- [What needs to be done] Please continue the passage about Rager's age discrimination claim against UPS, not the items, starting right after its final sentence.

- [Selected passage]
<<<<
Similarly, Rager takes issue with the fact that two other Business Center Managers, Smith and Royal, should have been transferred to City North instead of him because they lived in Pittsburgh. This fact proves nothing in support of Rager's age discrimination case. UPS is not required to make the most geographically logical choice when transferring employees. Kautz v. Met-Pro Corp., 412 F.3d 463, 467 (3d Cir. 2005) (citing Fuentes v. Perskie, 32 F.3d 759, 765 (3d Cir. 1994)) (it is not enough to show that the employer's decision was wrong or mistaken, since the factual dispute at issue is whether discriminatory animus motivated the employer, not whether the employer is wise, shrewd, prudent, or competent). The fact that UPS did not transfer a Pittsburgh resident to the City North Center does nothing to support Rager's claim that he was transferred to City North as a ploy to force his resignation due to his age. No reasonable jury could find support for Rager's strained theory on this record.
>>>>
- [Data shown]
<<<<
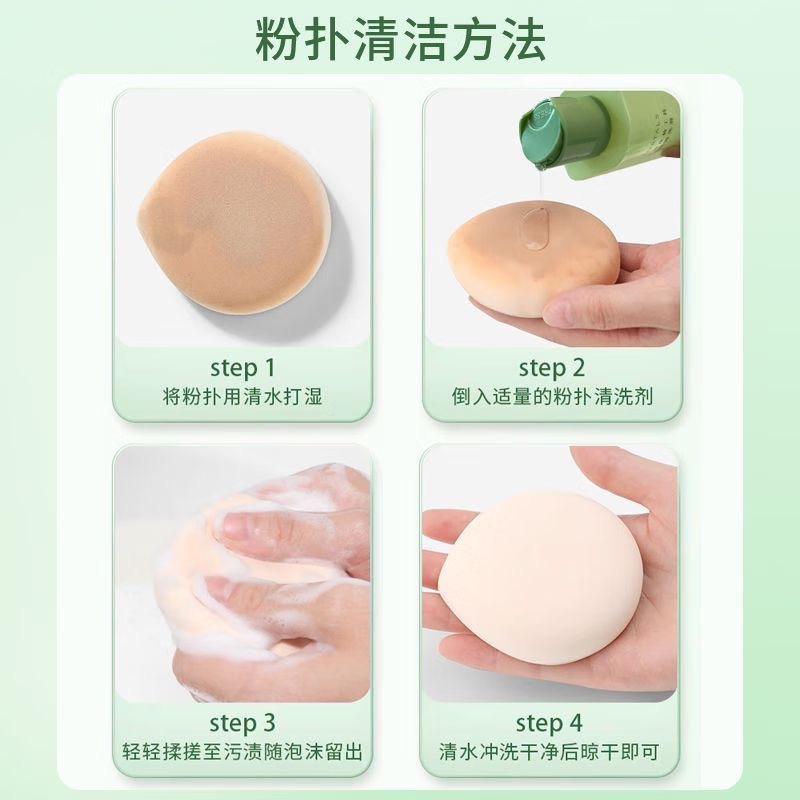 粉扑清洁方法

step 1
将粉扑用清水打湿

step 2
倒入适量的粉扑清洗剂

step 3
轻轻揉搓至污渍随泡沫留出

step 4
清水冲洗干净后晾干即可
>>>>
- [Exercise response]
Lack of Resources: Next, Rager contends that he was forced to resign because he was not provided with adequate staffing at the City North Center. No reasonable jury could conclude that in the two months that Rager worked at City North the staffing issues became so unbearable that Rager had no choice but to quit. As an initial matter, Rager admits that he was given more drivers and trucks in the short time he was there and that an open supervisory position was filled, although not to his satisfaction. Regardless, staff shortages alone do not support a constructive discharge claim. Duffy, 265 F.3d at 169 (staff shortages made job more stressful, but not unbearable) (citingConnors, 160 F.3d at 975). The alleged lack of staffing described by Rager does not cross the "threshold of intolerable conditions" such that a reasonable person would have quit.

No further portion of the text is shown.